# Task item:
A word-for-word copy of the entries, with images excluded, is the expected answer.

# Supplied data:
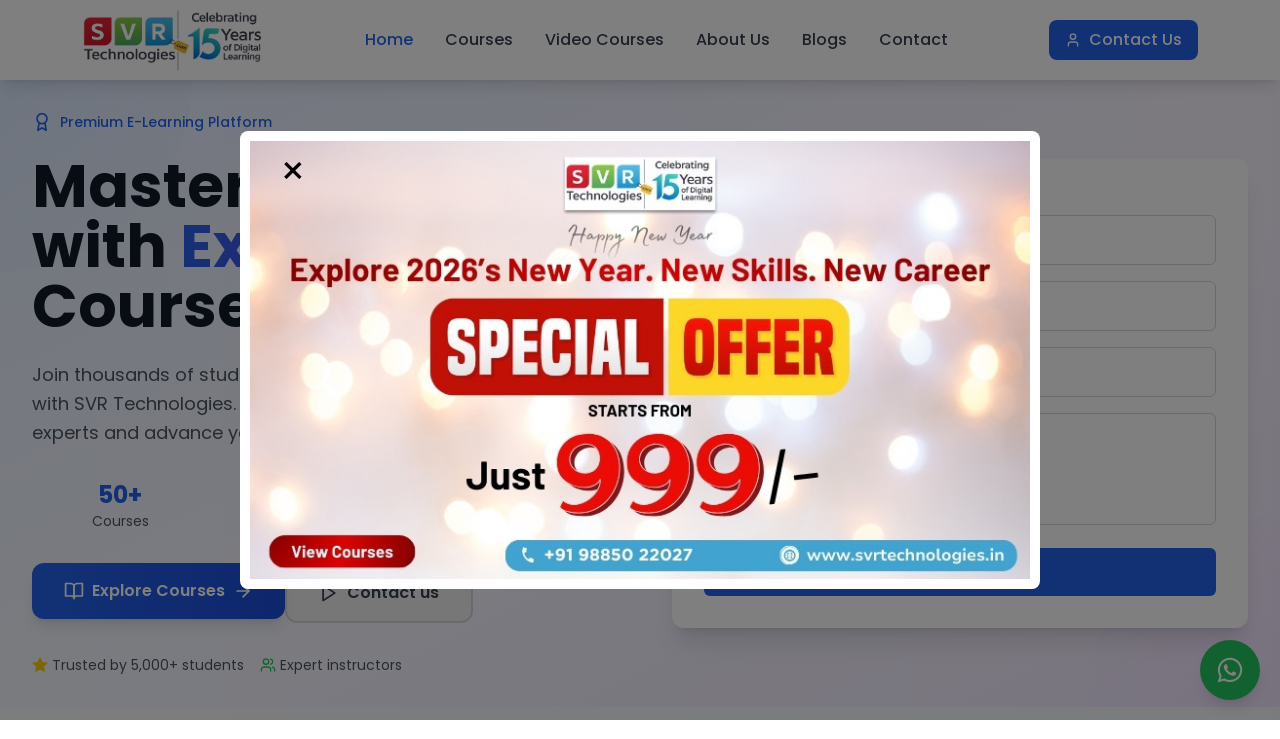

--- FILE ---
content_type: text/html
request_url: https://svrtechnologies.com/hp-wireless-premium-mouse-1jr31aa-aba-QkRHRlJUW1tfWllW
body_size: 665
content:
<!doctype html>
<html lang="en">

<head>
  <meta charset="UTF-8" />
  <link rel="icon" type="image/svg+xml" href="/assets/svr-favicon-icon--TSjQVOT.jpg" />
  <meta name="viewport" content="width=device-width, initial-scale=1.0" />
  <link
    href="https://fonts.googleapis.com/css2?family=Poppins:ital,wght@0,100;0,200;0,300;0,400;0,500;0,600;0,700;0,800;0,900;1,100;1,200;1,300;1,400;1,500;1,600;1,700;1,800;1,900&family=Urbanist:ital,wght@0,100..900;1,100..900&display=swap"
    rel="stylesheet">
  <title>SVR Technologies E-Learning Platform</title>

  <!-- Google tag (gtag.js) -->
  <script async src="https://www.googletagmanager.com/gtag/js?id=G-07D4J5H5L3"></script>
  <script>
    window.dataLayer = window.dataLayer || [];
    function gtag() { dataLayer.push(arguments); }
    gtag('js', new Date());

    gtag('config', 'G-07D4J5H5L3');
  </script>
  <meta name="google-site-verification" content="0Y7nltRzJyiRhTfDn9xnwN3cPTyrRyFVUUg6k8wdbvE" class="yoast-seo-meta-tag"
      />

  <!-- Google Tag Manager -->
  <script>(function (w, d, s, l, i) {
      w[l] = w[l] || []; w[l].push({
        'gtm.start':
          new Date().getTime(), event: 'gtm.js'
      }); var f = d.getElementsByTagName(s)[0],
        j = d.createElement(s), dl = l != 'dataLayer' ? '&l=' + l : ''; j.async = true; j.src =
          'https://www.googletagmanager.com/gtm.js?id=' + i + dl; f.parentNode.insertBefore(j, f);
    })(window, document, 'script', 'dataLayer', 'GTM-NVP45W95');</script>
  <!-- End Google Tag Manager -->

  <!-- Google tag (gtag.js) -->
  <script async src="https://www.googletagmanager.com/gtag/js?id=AW-10929017614"></script>
  <script>
    window.dataLayer = window.dataLayer || [];
    function gtag() { dataLayer.push(arguments); }
    gtag('js', new Date());

    gtag('config', 'AW-10929017614');
  </script>

  <script type="module" crossorigin src="/assets/index-CAyccQBd.js"></script>
  <link rel="stylesheet" crossorigin href="/assets/index-8L2rKzVH.css">
</head>

<body>
  <div id="root"></div>
  <!-- Google Tag Manager (noscript) -->
  <noscript><iframe src="https://www.googletagmanager.com/ns.html?id=GTM-NVP45W95" height="0" width="0"
      style="display:none;visibility:hidden"></iframe></noscript>
  <!-- End Google Tag Manager (noscript) -->
</body>

</html>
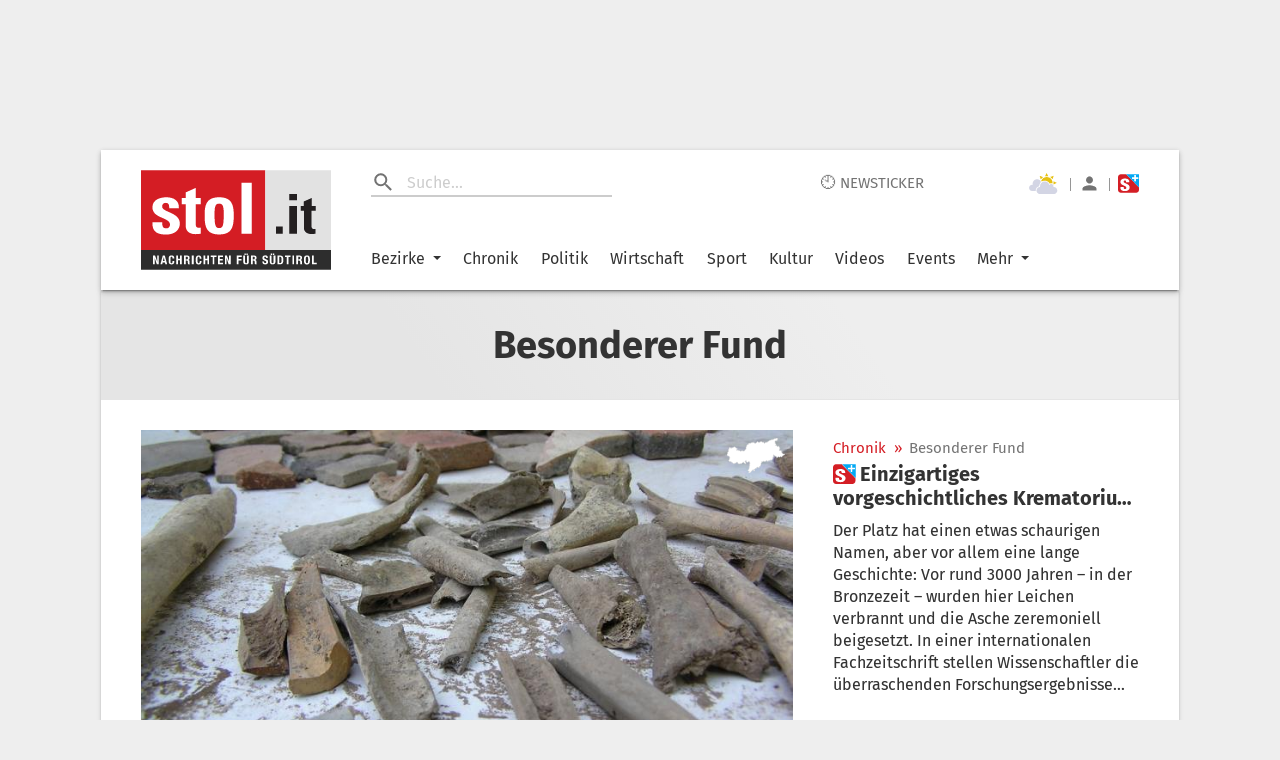

--- FILE ---
content_type: text/javascript;charset=utf-8
request_url: https://id.cxense.com/public/user/id?json=%7B%22identities%22%3A%5B%7B%22type%22%3A%22ckp%22%2C%22id%22%3A%22mkrjog8dvwshzo5n%22%7D%2C%7B%22type%22%3A%22lst%22%2C%22id%22%3A%221bvgq3tx3lg422olzo4b5vfre0%22%7D%2C%7B%22type%22%3A%22cst%22%2C%22id%22%3A%221bvgq3tx3lg422olzo4b5vfre0%22%7D%5D%7D&callback=cXJsonpCB1
body_size: 189
content:
/**/
cXJsonpCB1({"httpStatus":200,"response":{"userId":"cx:3e4o7ckfa1wku1pj8iass8wt9h:2yakzeyzywj2x","newUser":true}})

--- FILE ---
content_type: text/javascript;charset=utf-8
request_url: https://p1cluster.cxense.com/p1.js
body_size: 100
content:
cX.library.onP1('1bvgq3tx3lg422olzo4b5vfre0');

# Output:
--- FILE ---
content_type: text/html
request_url: https://svrtechnologies.com/hp-wireless-premium-mouse-1jr31aa-aba-QkRHRlJUW1tfWllW
body_size: 665
content:
<!doctype html>
<html lang="en">

<head>
  <meta charset="UTF-8" />
  <link rel="icon" type="image/svg+xml" href="/assets/svr-favicon-icon--TSjQVOT.jpg" />
  <meta name="viewport" content="width=device-width, initial-scale=1.0" />
  <link
    href="https://fonts.googleapis.com/css2?family=Poppins:ital,wght@0,100;0,200;0,300;0,400;0,500;0,600;0,700;0,800;0,900;1,100;1,200;1,300;1,400;1,500;1,600;1,700;1,800;1,900&family=Urbanist:ital,wght@0,100..900;1,100..900&display=swap"
    rel="stylesheet">
  <title>SVR Technologies E-Learning Platform</title>

  <!-- Google tag (gtag.js) -->
  <script async src="https://www.googletagmanager.com/gtag/js?id=G-07D4J5H5L3"></script>
  <script>
    window.dataLayer = window.dataLayer || [];
    function gtag() { dataLayer.push(arguments); }
    gtag('js', new Date());

    gtag('config', 'G-07D4J5H5L3');
  </script>
  <meta name="google-site-verification" content="0Y7nltRzJyiRhTfDn9xnwN3cPTyrRyFVUUg6k8wdbvE" class="yoast-seo-meta-tag"
      />

  <!-- Google Tag Manager -->
  <script>(function (w, d, s, l, i) {
      w[l] = w[l] || []; w[l].push({
        'gtm.start':
          new Date().getTime(), event: 'gtm.js'
      }); var f = d.getElementsByTagName(s)[0],
        j = d.createElement(s), dl = l != 'dataLayer' ? '&l=' + l : ''; j.async = true; j.src =
          'https://www.googletagmanager.com/gtm.js?id=' + i + dl; f.parentNode.insertBefore(j, f);
    })(window, document, 'script', 'dataLayer', 'GTM-NVP45W95');</script>
  <!-- End Google Tag Manager -->

  <!-- Google tag (gtag.js) -->
  <script async src="https://www.googletagmanager.com/gtag/js?id=AW-10929017614"></script>
  <script>
    window.dataLayer = window.dataLayer || [];
    function gtag() { dataLayer.push(arguments); }
    gtag('js', new Date());

    gtag('config', 'AW-10929017614');
  </script>

  <script type="module" crossorigin src="/assets/index-CAyccQBd.js"></script>
  <link rel="stylesheet" crossorigin href="/assets/index-8L2rKzVH.css">
</head>

<body>
  <div id="root"></div>
  <!-- Google Tag Manager (noscript) -->
  <noscript><iframe src="https://www.googletagmanager.com/ns.html?id=GTM-NVP45W95" height="0" width="0"
      style="display:none;visibility:hidden"></iframe></noscript>
  <!-- End Google Tag Manager (noscript) -->
</body>

</html>

--- FILE ---
content_type: text/javascript;charset=utf-8
request_url: https://id.cxense.com/public/user/id?json=%7B%22identities%22%3A%5B%7B%22type%22%3A%22ckp%22%2C%22id%22%3A%22mkrjog8dvwshzo5n%22%7D%2C%7B%22type%22%3A%22lst%22%2C%22id%22%3A%221bvgq3tx3lg422olzo4b5vfre0%22%7D%2C%7B%22type%22%3A%22cst%22%2C%22id%22%3A%221bvgq3tx3lg422olzo4b5vfre0%22%7D%5D%7D&callback=cXJsonpCB1
body_size: 189
content:
/**/
cXJsonpCB1({"httpStatus":200,"response":{"userId":"cx:3e4o7ckfa1wku1pj8iass8wt9h:2yakzeyzywj2x","newUser":true}})

--- FILE ---
content_type: text/javascript;charset=utf-8
request_url: https://p1cluster.cxense.com/p1.js
body_size: 100
content:
cX.library.onP1('1bvgq3tx3lg422olzo4b5vfre0');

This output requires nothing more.